-- begin Provided passage --

It’s only a matter of time before the Sentinels track Xavier and the surviving mutants to a mountaintop temple in China and complete the extermination.
One glimmer of hope remains: if Kitty Pryde (Ellen Page) can harness her abilities and propel Wolverine’s consciousness back to 1973, they might be able to stop alluring shape-shifter Mystique (Jennifer Lawrence) from assassinating Trask.
This is the pivotal event which lights the fuse on the Sentinel programme under the administration of President Nixon (Mark Camacho).
While Xavier and co prepare to fight the Sentinels, Wolverine’s consciousness slips back to flare-trousered 1973 where he seeks out young Professor X (James McAvoy), Beast (Nicholas Hoult) and Magneto (Michael Fassbender).
Professor X agrees to divert Mystique from her ill-fated path but the best-laid plans of mice and mutants often go astray and vengeful Magneto senses an opportunity to change the course of history in favour of the super-powered minority.
“Killing one man isn’t enough,” he tells Mystique.
“It never was for you,” she responds coldly.
X-Men: Days Of Future Past is a solid and highly enjoyable chapter that doesn’t get too bogged down in bamboozling science, letting protagonists do the talking with their claws and amazing abilities.
Jackman’s hirsute brawler provides the narrative glue between parallel time frames and he shamelessly panders to fans with some gratuitous nudity.
McAvoy and Fassbender trade physical and verbal blows while Oscar-winner Lawrence performs impressive gymnastic feats in figure-hugging blue make-up that leaves little to the feverish imagination.

-- end Provided passage --

> [Task prompt]: According to the X-Men review, which character might send Wolverine's consciousness back to 1973?

-- begin Rows --

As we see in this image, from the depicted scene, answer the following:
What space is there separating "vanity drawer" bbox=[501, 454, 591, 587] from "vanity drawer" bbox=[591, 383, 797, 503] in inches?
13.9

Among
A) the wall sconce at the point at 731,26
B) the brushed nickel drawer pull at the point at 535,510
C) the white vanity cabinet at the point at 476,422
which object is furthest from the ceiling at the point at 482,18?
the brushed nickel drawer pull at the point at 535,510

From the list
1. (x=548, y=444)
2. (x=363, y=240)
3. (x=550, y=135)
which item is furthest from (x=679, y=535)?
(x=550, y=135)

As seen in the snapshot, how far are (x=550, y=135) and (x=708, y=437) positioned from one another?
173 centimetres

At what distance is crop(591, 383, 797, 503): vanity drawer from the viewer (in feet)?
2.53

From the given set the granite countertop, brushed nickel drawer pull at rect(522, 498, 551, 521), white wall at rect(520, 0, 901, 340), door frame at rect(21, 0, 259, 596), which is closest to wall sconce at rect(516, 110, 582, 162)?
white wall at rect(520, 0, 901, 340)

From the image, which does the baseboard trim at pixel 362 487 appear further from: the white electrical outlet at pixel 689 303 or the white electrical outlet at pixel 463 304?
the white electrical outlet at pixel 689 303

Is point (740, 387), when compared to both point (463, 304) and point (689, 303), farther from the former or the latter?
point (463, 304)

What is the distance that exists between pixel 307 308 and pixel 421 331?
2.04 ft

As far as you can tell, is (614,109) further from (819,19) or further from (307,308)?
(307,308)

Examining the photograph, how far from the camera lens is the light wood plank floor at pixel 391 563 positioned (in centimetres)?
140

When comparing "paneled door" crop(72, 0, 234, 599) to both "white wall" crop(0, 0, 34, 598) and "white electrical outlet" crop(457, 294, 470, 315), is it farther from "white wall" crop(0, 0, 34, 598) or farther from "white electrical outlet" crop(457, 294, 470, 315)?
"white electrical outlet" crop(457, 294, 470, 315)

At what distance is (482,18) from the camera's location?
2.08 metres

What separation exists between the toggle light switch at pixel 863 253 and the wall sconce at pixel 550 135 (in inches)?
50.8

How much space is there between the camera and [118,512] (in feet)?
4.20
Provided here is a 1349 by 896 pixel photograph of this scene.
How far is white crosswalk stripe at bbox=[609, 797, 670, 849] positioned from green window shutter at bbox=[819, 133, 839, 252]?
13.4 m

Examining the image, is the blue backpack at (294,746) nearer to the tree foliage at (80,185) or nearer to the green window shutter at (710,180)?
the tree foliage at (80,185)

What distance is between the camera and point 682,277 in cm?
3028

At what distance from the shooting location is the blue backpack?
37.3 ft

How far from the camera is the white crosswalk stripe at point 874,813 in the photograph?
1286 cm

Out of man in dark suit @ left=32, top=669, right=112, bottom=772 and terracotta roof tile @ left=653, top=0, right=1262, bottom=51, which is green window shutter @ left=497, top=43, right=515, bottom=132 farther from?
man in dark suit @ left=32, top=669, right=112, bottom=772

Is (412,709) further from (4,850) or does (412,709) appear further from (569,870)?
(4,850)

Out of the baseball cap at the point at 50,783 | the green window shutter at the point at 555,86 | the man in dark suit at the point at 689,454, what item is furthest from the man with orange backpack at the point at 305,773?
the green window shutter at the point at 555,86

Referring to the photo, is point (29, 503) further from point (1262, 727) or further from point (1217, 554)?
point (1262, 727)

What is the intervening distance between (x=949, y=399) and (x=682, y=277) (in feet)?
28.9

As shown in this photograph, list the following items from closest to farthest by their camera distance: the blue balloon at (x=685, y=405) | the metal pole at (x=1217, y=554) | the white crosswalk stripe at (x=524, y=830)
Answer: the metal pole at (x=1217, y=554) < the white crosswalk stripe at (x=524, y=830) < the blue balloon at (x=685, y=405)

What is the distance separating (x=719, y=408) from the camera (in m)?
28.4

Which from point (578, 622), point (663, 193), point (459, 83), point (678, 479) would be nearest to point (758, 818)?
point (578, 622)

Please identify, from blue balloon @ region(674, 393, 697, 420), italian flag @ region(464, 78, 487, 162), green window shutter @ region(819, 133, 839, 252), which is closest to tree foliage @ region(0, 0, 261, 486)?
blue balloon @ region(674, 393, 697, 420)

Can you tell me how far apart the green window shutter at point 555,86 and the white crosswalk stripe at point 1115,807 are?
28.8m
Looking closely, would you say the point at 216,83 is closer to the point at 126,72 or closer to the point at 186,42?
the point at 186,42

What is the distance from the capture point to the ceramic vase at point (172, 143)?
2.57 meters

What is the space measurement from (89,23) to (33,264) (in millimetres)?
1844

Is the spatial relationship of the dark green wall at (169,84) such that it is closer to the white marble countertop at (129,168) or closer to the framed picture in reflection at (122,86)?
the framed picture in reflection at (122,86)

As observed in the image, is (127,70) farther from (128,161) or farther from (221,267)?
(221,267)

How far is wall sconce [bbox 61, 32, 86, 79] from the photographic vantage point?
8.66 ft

-- end Rows --

> [Problem solution]: Kitty Pryde